[<prev] [next>] [<thread-prev] [thread-next>] [day] [month] [year] [list]
Message-ID: <CAEA6p_DcBMWpV9-vaP06eCwFwAj_WGiCtiRWpifZLjFSnTvKEw@mail.gmail.com>
Date: Mon, 26 Feb 2018 14:29:51 -0800
From: Wei Wang <weiwan@...gle.com>
To: David Ahern <dsahern@...il.com>
Cc: Linux Kernel Network Developers <netdev@...r.kernel.org>,
"David S . Miller" <davem@...emloft.net>,
Ido Schimmel <idosch@...sch.org>, roopa@...ulusnetworks.com,
Eric Dumazet <eric.dumazet@...il.com>,
Martin KaFai Lau <kafai@...com>,
Hideaki YOSHIFUJI <yoshfuji@...ux-ipv6.org>
Subject: Re: [PATCH RFC net-next 16/20] net/ipv6: Cleanup exception route handling
On Sun, Feb 25, 2018 at 11:47 AM, David Ahern <dsahern@...il.com> wrote:
> IPv6 FIB will only contain FIB entries with exception routes added to
> the FIB entry. Remove CACHE and dst checks from fib6 add and delete since
> they can never happen once the data type changes.
>
> Fixup the lookup functions to use a f6i name for fib lookups and retain
> the current rt name for return variables.
>
> Signed-off-by: David Ahern <dsahern@...il.com>
> ---
> net/ipv6/ip6_fib.c | 16 +------
> net/ipv6/route.c | 122 ++++++++++++++++++++++++++++++-----------------------
> 2 files changed, 71 insertions(+), 67 deletions(-)
>
> diff --git a/net/ipv6/ip6_fib.c b/net/ipv6/ip6_fib.c
> index 5b03f7e8d850..63a91db61749 100644
> --- a/net/ipv6/ip6_fib.c
> +++ b/net/ipv6/ip6_fib.c
> @@ -1046,7 +1046,7 @@ static int fib6_add_rt2node(struct fib6_node *fn, struct rt6_info *rt,
> static void fib6_start_gc(struct net *net, struct rt6_info *rt)
> {
> if (!timer_pending(&net->ipv6.ip6_fib_timer) &&
> - (rt->rt6i_flags & (RTF_EXPIRES | RTF_CACHE)))

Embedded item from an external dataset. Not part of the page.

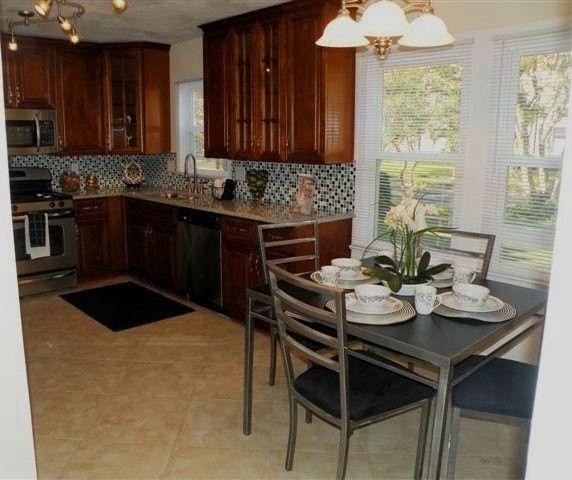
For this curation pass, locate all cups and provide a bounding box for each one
[413,284,442,315]
[453,267,476,283]
[314,266,339,287]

> + (rt->rt6i_flags & RTF_EXPIRES))
> mod_timer(&net->ipv6.ip6_fib_timer,
> jiffies + net->ipv6.sysctl.ip6_rt_gc_interval);
> }
> @@ -1097,8 +1097,6 @@ int fib6_add(struct fib6_node *root, struct rt6_info *rt,
This rt here should be f6i?
>
> if (WARN_ON_ONCE(!atomic_read(&rt->dst.__refcnt)))
> return -EINVAL;
> - if (WARN_ON_ONCE(rt->rt6i_flags & RTF_CACHE))
> - return -EINVAL;
>
> if (info->nlh) {
> if (!(info->nlh->nlmsg_flags & NLM_F_CREATE))
> @@ -1622,8 +1620,6 @@ static void fib6_del_route(struct fib6_table *table, struct fib6_node *fn,
>
> RT6_TRACE("fib6_del_route\n");
>
> - WARN_ON_ONCE(rt->rt6i_flags & RTF_CACHE);
> -
> /* Unlink it */
> *rtp = rt->rt6_next;
This rt here is also f6i right?
> rt->rt6i_node = NULL;
> @@ -1692,21 +1688,11 @@ int fib6_del(struct rt6_info *rt, struct nl_info *info)

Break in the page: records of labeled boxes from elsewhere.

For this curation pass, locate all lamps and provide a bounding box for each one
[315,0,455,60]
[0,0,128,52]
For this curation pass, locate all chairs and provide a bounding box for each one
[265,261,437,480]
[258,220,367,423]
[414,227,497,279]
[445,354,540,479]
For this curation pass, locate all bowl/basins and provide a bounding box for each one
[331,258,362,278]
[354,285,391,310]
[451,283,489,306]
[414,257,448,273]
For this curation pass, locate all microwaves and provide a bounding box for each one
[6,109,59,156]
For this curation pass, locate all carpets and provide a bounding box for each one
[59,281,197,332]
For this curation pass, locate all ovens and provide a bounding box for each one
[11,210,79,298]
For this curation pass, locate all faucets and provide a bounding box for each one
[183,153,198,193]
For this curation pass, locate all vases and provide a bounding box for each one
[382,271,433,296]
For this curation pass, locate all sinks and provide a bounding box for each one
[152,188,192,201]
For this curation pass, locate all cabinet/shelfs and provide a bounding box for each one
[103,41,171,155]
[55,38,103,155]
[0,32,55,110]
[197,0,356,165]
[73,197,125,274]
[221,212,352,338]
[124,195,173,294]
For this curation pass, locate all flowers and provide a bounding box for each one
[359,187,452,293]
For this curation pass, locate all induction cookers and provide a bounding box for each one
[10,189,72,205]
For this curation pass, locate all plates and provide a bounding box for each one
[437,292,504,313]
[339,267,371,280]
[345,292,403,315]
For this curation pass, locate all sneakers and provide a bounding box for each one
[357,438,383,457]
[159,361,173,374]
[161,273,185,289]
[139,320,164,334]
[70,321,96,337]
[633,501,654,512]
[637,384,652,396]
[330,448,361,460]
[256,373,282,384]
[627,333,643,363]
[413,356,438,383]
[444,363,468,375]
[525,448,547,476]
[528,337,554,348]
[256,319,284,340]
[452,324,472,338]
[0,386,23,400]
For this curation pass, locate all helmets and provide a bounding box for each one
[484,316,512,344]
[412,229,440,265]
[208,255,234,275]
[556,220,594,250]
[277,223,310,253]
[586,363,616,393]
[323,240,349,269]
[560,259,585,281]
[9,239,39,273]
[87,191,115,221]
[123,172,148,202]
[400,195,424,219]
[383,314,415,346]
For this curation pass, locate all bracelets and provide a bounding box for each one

This rt here is also f6i right?
> struct rt6_info __rcu **rtp;
> struct rt6_info __rcu **rtp_next;
>
> -#if RT6_DEBUG >= 2
> - if (rt->dst.obsolete > 0) {
> - WARN_ON(fn);
> - return -ENOENT;
> - }
> -#endif
> if (!fn || rt == net->ipv6.fib6_null_entry)
> return -ENOENT;
>
> WARN_ON(!(fn->fn_flags & RTN_RTINFO));
>
> - /* remove cached dst from exception table */
> - if (rt->rt6i_flags & RTF_CACHE)
> - return rt6_remove_exception_rt(rt);
Could you help delete rt6_remove_exception_rt() function? I don't
think it is used anymore.
> -
> /*
> * Walk the leaf entries looking for ourself
> */
> diff --git a/net/ipv6/route.c b/net/ipv6/route.c
> index 3ea60e932eb9..19b91c60ee55 100644
> --- a/net/ipv6/route.c
> +++ b/net/ipv6/route.c
> @@ -1094,35 +1094,36 @@ static struct rt6_info *ip6_pol_route_lookup(struct net *net,
> struct fib6_table *table,
> struct flowi6 *fl6, int flags)
> {
> - struct rt6_info *rt, *rt_cache;
> + struct rt6_info *f6i;
> struct fib6_node *fn;
> + struct rt6_info *rt;
>
> rcu_read_lock();
> fn = fib6_lookup(&table->tb6_root, &fl6->daddr, &fl6->saddr);
> restart:
> - rt = rcu_dereference(fn->leaf);
> - if (!rt) {
> - rt = net->ipv6.fib6_null_entry;
> + f6i = rcu_dereference(fn->leaf);
> + if (!f6i) {
> + f6i = net->ipv6.fib6_null_entry;
> } else {
> - rt = rt6_device_match(net, rt, &fl6->saddr,
> + f6i = rt6_device_match(net, f6i, &fl6->saddr,
> fl6->flowi6_oif, flags);
> - if (rt->rt6i_nsiblings && fl6->flowi6_oif == 0)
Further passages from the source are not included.